What you are asked to do: State how many lines in the records below contain the word "camera". Reply with the number alone.

Excerpted data:
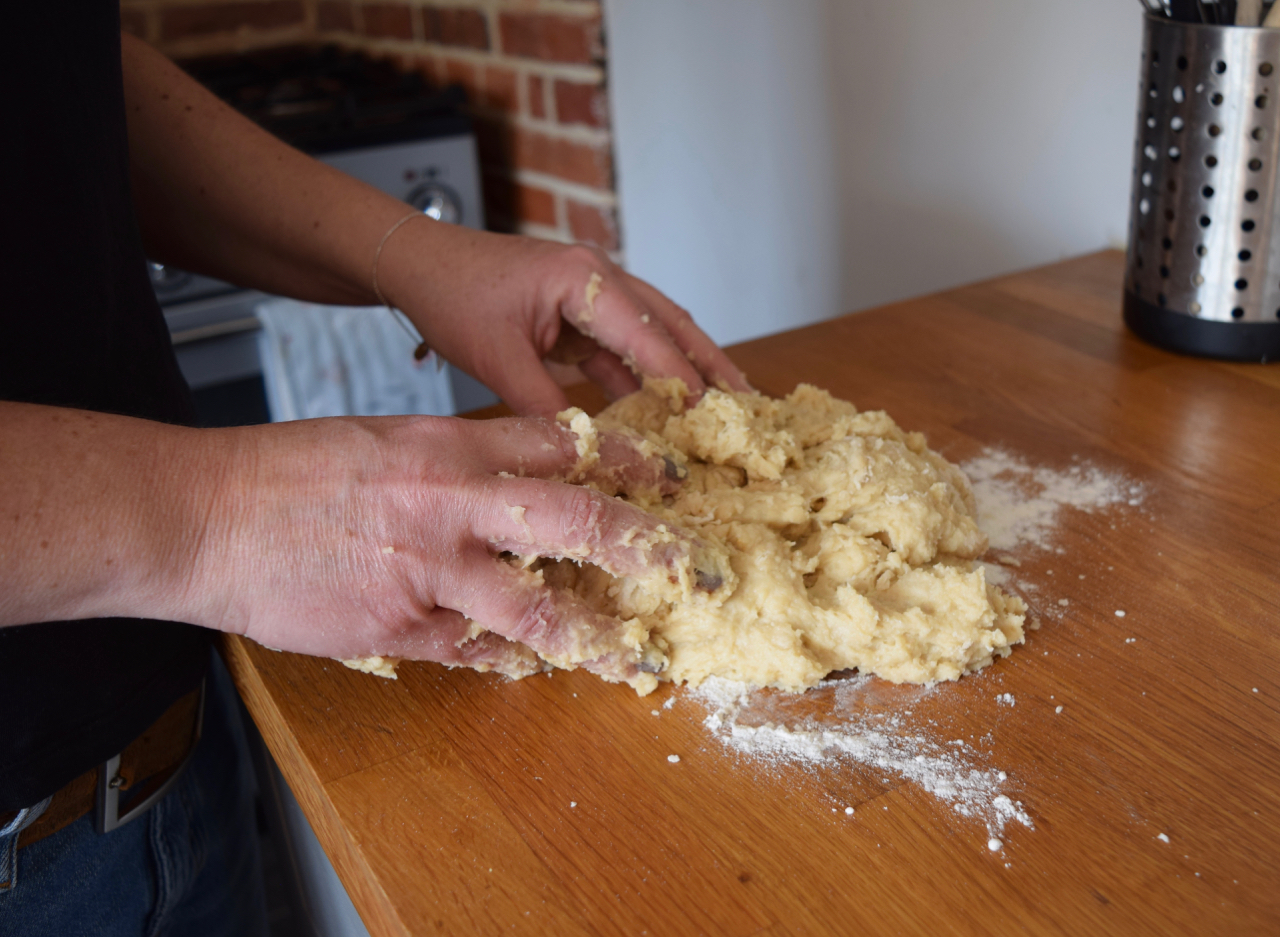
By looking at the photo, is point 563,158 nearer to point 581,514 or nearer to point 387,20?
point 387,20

---

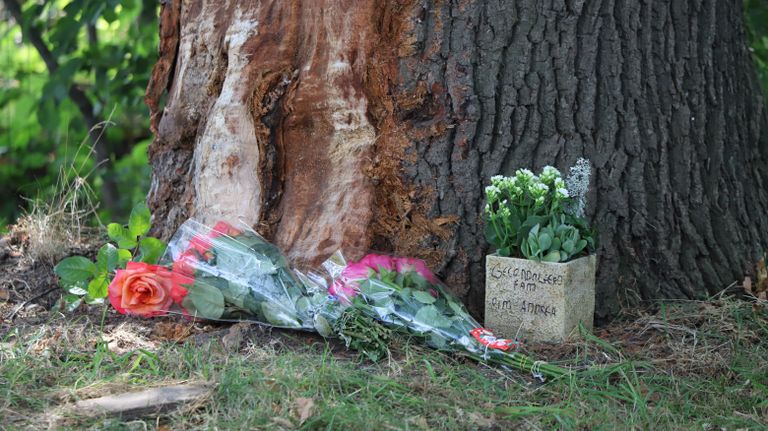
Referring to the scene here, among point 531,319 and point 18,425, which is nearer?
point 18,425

* * *

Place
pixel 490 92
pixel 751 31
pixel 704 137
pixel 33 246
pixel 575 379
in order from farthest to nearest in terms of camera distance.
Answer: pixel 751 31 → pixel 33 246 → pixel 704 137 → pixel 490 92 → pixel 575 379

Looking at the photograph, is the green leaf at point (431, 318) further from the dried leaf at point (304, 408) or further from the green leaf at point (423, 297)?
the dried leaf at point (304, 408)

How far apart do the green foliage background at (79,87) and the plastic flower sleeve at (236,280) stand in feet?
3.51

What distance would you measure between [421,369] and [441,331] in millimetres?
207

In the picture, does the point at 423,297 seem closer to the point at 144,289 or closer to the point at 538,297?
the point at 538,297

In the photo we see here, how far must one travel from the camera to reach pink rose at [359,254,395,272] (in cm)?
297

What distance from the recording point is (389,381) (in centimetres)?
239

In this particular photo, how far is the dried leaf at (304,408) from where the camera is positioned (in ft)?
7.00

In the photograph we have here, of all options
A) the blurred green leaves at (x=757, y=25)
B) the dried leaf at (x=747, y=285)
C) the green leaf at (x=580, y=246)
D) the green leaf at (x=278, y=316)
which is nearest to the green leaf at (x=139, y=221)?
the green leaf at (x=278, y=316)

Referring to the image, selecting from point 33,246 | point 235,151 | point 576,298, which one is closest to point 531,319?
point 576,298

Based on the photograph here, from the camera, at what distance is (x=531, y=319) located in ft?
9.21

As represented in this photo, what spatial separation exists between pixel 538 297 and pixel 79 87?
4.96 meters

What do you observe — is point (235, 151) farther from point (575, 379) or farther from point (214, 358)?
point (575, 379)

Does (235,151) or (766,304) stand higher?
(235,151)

Correct result: 4